Only recently rediscovered, this painting was long believed to be an Irish landscape. However, the topography makes it clearly identifiable as Cumbria: a view of the southern end of Ullswater seen from Gowbarrow Fell, with Glenridding Dodd in the middle distance and the peaks of the Helvellyn Range in the right background. The Lake District was one of John Glover’s favourite painting grounds; he made the first of at least nine tours there in 1793 and from his first metropolitan success at the Society of Painters in Water Colours (‘the Old Watercolour Society’) to his very last public exhibition in 1835, picturesque views of the Lakes remained a constant feature of his output.

Even after the artist expanded his practice from watercolour to oil in the 1810s, the landscape of Cumberland and Westmoreland remained a favourite subject. In semi-retirement from around 1818 he even leased a farm near the village of Patterdale at the head of Ullswater, and after his migration to Australia in 1831 named his Van Diemen’s Land pastoral property 'Patterdale Farm'.

The present painting is highly characteristic of the artist's mature work, not only by virtue of its subject matter but also in its somewhat conventional (indeed, by the 1820s, even retardetaire) Claudian composition as well as in its delicate gloaming light, with associated roseate clouds and sun-gilt waters.

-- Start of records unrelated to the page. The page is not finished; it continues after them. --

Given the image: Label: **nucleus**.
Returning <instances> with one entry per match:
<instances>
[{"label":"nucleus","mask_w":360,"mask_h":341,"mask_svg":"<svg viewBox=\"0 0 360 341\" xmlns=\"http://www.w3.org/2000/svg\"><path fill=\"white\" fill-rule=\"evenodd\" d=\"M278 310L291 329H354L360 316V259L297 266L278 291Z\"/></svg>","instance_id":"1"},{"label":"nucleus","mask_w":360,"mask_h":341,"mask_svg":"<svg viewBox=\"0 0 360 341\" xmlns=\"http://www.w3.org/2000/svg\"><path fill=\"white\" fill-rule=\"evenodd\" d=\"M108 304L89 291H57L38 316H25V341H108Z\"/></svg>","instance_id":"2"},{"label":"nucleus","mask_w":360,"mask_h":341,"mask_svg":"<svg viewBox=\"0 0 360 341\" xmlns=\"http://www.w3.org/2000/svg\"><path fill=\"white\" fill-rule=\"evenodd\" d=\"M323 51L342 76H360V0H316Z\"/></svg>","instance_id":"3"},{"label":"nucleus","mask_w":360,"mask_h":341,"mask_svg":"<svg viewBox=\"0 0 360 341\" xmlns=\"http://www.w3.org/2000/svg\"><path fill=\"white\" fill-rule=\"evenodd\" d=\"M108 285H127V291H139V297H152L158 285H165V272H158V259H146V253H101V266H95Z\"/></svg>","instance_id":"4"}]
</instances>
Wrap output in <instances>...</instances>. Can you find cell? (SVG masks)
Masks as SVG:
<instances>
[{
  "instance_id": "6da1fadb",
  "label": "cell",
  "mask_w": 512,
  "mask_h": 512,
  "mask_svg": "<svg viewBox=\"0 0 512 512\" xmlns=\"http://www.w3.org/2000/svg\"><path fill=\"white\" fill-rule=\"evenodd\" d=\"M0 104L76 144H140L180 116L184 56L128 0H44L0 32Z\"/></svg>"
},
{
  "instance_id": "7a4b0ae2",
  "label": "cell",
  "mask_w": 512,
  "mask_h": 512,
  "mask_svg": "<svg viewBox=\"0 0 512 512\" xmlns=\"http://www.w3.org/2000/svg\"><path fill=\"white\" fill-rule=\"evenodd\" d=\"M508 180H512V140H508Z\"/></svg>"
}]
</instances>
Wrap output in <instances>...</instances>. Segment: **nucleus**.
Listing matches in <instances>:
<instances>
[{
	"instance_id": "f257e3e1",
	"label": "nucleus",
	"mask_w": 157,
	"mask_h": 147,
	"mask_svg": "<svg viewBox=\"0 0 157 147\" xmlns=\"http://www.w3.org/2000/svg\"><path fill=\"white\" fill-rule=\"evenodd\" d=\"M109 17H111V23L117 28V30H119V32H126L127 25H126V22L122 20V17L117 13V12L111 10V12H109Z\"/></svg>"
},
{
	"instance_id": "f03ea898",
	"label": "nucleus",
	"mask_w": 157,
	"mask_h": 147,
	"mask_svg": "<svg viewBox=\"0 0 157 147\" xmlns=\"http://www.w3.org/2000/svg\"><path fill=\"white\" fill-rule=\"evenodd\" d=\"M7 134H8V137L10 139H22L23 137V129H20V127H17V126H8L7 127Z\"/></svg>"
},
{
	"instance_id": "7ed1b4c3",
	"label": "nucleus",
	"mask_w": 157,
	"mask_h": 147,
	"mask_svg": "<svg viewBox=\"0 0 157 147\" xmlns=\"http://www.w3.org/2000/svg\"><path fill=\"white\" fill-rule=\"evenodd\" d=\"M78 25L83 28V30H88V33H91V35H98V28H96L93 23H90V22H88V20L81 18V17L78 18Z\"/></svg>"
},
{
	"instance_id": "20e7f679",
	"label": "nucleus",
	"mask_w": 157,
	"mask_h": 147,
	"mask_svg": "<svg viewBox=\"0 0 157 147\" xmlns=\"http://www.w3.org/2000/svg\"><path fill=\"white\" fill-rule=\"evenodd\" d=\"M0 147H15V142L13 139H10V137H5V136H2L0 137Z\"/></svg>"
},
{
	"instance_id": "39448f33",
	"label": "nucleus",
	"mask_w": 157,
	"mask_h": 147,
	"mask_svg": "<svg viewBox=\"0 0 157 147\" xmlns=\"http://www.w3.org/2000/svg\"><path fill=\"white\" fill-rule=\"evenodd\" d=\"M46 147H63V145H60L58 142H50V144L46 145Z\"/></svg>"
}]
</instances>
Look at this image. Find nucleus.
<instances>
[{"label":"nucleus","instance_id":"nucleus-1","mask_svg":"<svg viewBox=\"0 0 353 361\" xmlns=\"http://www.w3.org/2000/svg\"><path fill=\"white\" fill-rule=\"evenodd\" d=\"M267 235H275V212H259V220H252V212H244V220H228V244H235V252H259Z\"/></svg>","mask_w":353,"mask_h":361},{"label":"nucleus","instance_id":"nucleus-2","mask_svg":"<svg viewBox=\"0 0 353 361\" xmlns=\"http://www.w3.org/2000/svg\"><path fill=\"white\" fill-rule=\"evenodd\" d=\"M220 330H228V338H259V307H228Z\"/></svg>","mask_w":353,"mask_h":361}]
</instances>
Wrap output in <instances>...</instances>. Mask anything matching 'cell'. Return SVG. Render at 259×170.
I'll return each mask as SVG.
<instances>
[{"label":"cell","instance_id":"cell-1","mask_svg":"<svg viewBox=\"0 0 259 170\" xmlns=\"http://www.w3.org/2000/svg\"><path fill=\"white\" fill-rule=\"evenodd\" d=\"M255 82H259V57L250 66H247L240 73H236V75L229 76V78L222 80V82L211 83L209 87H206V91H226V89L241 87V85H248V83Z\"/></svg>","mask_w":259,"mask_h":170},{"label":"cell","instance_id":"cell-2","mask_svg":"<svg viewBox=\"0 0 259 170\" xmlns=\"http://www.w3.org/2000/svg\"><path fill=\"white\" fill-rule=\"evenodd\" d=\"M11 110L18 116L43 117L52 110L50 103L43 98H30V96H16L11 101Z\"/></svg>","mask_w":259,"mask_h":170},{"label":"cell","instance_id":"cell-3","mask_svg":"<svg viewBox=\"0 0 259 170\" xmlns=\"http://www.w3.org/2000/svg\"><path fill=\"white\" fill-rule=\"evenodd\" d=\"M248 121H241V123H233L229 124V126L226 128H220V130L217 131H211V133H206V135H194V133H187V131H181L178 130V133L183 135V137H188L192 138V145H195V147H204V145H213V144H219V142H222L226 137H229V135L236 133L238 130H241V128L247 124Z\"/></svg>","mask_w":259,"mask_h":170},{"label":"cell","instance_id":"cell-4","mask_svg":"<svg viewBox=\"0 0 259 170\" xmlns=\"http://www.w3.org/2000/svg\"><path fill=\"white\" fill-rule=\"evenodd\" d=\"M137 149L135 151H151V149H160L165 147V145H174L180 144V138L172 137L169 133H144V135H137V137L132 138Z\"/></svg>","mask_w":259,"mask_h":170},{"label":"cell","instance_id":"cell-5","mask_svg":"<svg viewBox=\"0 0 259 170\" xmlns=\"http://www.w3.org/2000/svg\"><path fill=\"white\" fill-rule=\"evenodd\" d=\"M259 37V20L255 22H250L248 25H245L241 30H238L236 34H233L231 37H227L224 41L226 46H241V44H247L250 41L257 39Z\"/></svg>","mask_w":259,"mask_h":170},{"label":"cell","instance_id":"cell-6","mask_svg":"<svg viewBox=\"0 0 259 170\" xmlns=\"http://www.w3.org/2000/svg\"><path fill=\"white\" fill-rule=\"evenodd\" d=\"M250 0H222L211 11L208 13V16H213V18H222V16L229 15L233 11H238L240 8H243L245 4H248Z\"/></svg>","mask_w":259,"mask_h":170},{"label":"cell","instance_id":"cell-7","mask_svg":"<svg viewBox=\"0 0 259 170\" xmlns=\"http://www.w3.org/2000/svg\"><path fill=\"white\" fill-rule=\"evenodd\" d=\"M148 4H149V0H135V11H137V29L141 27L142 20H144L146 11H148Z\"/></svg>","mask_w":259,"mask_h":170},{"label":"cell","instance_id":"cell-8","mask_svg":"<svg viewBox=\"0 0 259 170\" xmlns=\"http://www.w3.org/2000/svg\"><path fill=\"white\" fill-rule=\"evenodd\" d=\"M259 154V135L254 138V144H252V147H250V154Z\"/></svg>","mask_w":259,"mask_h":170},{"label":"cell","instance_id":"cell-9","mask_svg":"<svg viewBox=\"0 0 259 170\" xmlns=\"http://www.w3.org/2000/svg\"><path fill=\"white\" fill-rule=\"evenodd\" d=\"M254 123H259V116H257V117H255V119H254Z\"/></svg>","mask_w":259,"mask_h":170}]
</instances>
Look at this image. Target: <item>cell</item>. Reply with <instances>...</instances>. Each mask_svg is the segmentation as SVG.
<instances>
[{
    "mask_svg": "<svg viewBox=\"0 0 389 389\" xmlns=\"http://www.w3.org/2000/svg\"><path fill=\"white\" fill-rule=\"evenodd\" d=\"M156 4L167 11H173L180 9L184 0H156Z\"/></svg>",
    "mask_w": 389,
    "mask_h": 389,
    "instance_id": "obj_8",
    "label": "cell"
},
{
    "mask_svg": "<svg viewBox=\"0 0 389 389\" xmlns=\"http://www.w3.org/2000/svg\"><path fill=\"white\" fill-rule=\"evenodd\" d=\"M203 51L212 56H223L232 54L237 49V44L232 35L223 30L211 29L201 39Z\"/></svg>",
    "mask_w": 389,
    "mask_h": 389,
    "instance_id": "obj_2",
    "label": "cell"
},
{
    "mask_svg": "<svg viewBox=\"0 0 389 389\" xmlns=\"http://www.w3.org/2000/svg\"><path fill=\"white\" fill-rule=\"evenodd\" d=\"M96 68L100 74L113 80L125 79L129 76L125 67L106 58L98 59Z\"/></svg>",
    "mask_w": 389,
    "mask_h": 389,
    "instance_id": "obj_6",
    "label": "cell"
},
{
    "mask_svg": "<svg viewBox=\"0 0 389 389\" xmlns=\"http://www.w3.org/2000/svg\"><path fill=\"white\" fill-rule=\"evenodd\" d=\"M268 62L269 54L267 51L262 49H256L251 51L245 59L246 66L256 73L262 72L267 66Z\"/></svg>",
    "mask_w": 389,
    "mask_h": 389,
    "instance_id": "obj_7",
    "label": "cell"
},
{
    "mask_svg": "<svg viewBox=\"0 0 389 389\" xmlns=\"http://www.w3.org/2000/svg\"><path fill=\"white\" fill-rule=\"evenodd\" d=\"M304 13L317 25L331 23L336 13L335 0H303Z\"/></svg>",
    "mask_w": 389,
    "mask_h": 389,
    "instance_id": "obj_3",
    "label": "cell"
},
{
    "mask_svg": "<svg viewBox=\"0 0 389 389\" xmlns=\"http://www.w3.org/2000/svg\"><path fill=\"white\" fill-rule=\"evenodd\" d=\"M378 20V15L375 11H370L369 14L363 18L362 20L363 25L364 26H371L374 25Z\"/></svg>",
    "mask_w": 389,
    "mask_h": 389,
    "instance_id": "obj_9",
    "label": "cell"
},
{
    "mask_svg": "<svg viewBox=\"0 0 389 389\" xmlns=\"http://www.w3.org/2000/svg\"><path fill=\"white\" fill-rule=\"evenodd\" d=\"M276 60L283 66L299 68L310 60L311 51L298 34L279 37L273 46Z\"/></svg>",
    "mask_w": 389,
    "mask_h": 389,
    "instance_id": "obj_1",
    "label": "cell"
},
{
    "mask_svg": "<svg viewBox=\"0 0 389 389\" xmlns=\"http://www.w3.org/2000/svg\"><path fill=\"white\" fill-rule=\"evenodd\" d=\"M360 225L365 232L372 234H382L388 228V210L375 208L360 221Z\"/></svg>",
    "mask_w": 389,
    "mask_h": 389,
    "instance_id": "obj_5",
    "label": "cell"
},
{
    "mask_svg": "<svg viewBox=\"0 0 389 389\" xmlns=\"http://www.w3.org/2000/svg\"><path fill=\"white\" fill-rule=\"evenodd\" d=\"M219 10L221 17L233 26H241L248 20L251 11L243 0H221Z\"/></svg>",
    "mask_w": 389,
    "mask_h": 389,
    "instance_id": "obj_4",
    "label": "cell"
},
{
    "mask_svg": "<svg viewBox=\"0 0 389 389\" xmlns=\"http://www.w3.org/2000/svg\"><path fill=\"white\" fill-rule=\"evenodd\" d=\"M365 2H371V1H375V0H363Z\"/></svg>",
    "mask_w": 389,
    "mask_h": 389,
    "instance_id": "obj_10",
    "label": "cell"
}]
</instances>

In the 'landscape chiaroscuro' darkness of the foreground, the close attention to bracken and other ground cover and the split-brush treatment of arboreal foliage are typical, as is the staffage of peasants, goats and the artist's omnipresent cows.

To date it has not been possible to connect this work securely to documented pictures, but Glover exhibited two versions of Ullswater, from Gobray Park in his self-managed Bond Street solo exhibitions of 1822–24, one of these (or another) with the newly-established Society of British Artists in 1824, and again (or another) in his pre-emigration sale of 1831.

We are grateful to Ass. Prof. David Hansen, Centre for Art History and Art Theory, Australian National University, for providing this catalogue entry. Professor Hansen is the author of John Glover and the Colonial Picturesque, Hobart: Tasmanian Museum and Art Gallery, 2003.